§ **Work instruction**: Go through the records below and write each one out again unchanged.
==*==
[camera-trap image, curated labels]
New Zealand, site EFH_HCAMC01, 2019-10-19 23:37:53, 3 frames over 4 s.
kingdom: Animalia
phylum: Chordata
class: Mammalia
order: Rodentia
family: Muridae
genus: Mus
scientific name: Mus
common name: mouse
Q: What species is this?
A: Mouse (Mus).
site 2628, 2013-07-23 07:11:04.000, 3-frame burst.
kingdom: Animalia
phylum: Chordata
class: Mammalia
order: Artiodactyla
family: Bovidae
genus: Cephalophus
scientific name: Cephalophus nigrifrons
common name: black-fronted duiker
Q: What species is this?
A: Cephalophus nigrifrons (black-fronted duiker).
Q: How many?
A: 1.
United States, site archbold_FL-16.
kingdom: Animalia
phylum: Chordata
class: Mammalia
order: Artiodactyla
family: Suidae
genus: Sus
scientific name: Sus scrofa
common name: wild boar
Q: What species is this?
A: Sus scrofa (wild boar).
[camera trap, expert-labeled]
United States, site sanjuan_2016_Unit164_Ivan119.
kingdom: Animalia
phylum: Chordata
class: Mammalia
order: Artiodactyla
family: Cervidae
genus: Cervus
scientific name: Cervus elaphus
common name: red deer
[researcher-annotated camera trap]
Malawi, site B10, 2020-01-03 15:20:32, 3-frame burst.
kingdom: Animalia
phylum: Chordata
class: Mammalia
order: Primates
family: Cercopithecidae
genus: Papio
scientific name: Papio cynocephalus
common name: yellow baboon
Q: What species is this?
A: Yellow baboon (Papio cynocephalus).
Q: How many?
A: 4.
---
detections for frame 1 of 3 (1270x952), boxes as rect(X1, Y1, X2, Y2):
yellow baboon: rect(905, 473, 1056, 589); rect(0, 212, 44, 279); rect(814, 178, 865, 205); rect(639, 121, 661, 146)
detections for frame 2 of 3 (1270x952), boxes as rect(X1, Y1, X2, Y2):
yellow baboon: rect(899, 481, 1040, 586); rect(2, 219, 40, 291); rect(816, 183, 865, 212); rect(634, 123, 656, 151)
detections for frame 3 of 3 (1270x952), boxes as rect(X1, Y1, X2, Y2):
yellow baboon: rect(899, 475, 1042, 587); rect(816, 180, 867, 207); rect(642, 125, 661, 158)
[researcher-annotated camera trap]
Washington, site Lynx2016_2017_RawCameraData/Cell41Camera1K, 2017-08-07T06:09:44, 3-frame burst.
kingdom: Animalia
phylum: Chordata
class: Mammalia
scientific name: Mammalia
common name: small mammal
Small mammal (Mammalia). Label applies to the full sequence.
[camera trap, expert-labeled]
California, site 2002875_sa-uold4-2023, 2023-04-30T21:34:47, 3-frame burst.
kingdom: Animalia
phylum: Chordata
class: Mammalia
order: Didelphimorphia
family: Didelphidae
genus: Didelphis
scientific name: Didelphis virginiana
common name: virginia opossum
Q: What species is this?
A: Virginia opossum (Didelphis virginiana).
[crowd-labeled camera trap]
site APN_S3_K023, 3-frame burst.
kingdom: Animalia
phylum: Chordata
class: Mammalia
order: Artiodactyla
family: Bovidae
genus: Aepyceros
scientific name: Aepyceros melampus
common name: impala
==*==
§ **Written answer**:
[camera-trap image, curated labels]
New Zealand, site EFH_HCAMC01, 2019-10-19 23:37:53, 3 frames over 4 s.
kingdom: Animalia
phylum: Chordata
class: Mammalia
order: Rodentia
family: Muridae
genus: Mus
scientific name: Mus
common name: mouse
Q: What species is this?
A: Mouse (Mus).
site 2628, 2013-07-23 07:11:04.000, 3-frame burst.
kingdom: Animalia
phylum: Chordata
class: Mammalia
order: Artiodactyla
family: Bovidae
genus: Cephalophus
scientific name: Cephalophus nigrifrons
common name: black-fronted duiker
Q: What species is this?
A: Cephalophus nigrifrons (black-fronted duiker).
Q: How many?
A: 1.
United States, site archbold_FL-16.
kingdom: Animalia
phylum: Chordata
class: Mammalia
order: Artiodactyla
family: Suidae
genus: Sus
scientific name: Sus scrofa
common name: wild boar
Q: What species is this?
A: Sus scrofa (wild boar).
[camera trap, expert-labeled]
United States, site sanjuan_2016_Unit164_Ivan119.
kingdom: Animalia
phylum: Chordata
class: Mammalia
order: Artiodactyla
family: Cervidae
genus: Cervus
scientific name: Cervus elaphus
common name: red deer
[researcher-annotated camera trap]
Malawi, site B10, 2020-01-03 15:20:32, 3-frame burst.
kingdom: Animalia
phylum: Chordata
class: Mammalia
order: Primates
family: Cercopithecidae
genus: Papio
scientific name: Papio cynocephalus
common name: yellow baboon
Q: What species is this?
A: Yellow baboon (Papio cynocephalus).
Q: How many?
A: 4.
---
detections for frame 1 of 3 (1270x952), boxes as rect(X1, Y1, X2, Y2):
yellow baboon: rect(905, 473, 1056, 589); rect(0, 212, 44, 279); rect(814, 178, 865, 205); rect(639, 121, 661, 146)
detections for frame 2 of 3 (1270x952), boxes as rect(X1, Y1, X2, Y2):
yellow baboon: rect(899, 481, 1040, 586); rect(2, 219, 40, 291); rect(816, 183, 865, 212); rect(634, 123, 656, 151)
detections for frame 3 of 3 (1270x952), boxes as rect(X1, Y1, X2, Y2):
yellow baboon: rect(899, 475, 1042, 587); rect(816, 180, 867, 207); rect(642, 125, 661, 158)
[researcher-annotated camera trap]
Washington, site Lynx2016_2017_RawCameraData/Cell41Camera1K, 2017-08-07T06:09:44, 3-frame burst.
kingdom: Animalia
phylum: Chordata
class: Mammalia
scientific name: Mammalia
common name: small mammal
Small mammal (Mammalia). Label applies to the full sequence.
[camera trap, expert-labeled]
California, site 2002875_sa-uold4-2023, 2023-04-30T21:34:47, 3-frame burst.
kingdom: Animalia
phylum: Chordata
class: Mammalia
order: Didelphimorphia
family: Didelphidae
genus: Didelphis
scientific name: Didelphis virginiana
common name: virginia opossum
Q: What species is this?
A: Virginia opossum (Didelphis virginiana).
[crowd-labeled camera trap]
site APN_S3_K023, 3-frame burst.
kingdom: Animalia
phylum: Chordata
class: Mammalia
order: Artiodactyla
family: Bovidae
genus: Aepyceros
scientific name: Aepyceros melampus
common name: impala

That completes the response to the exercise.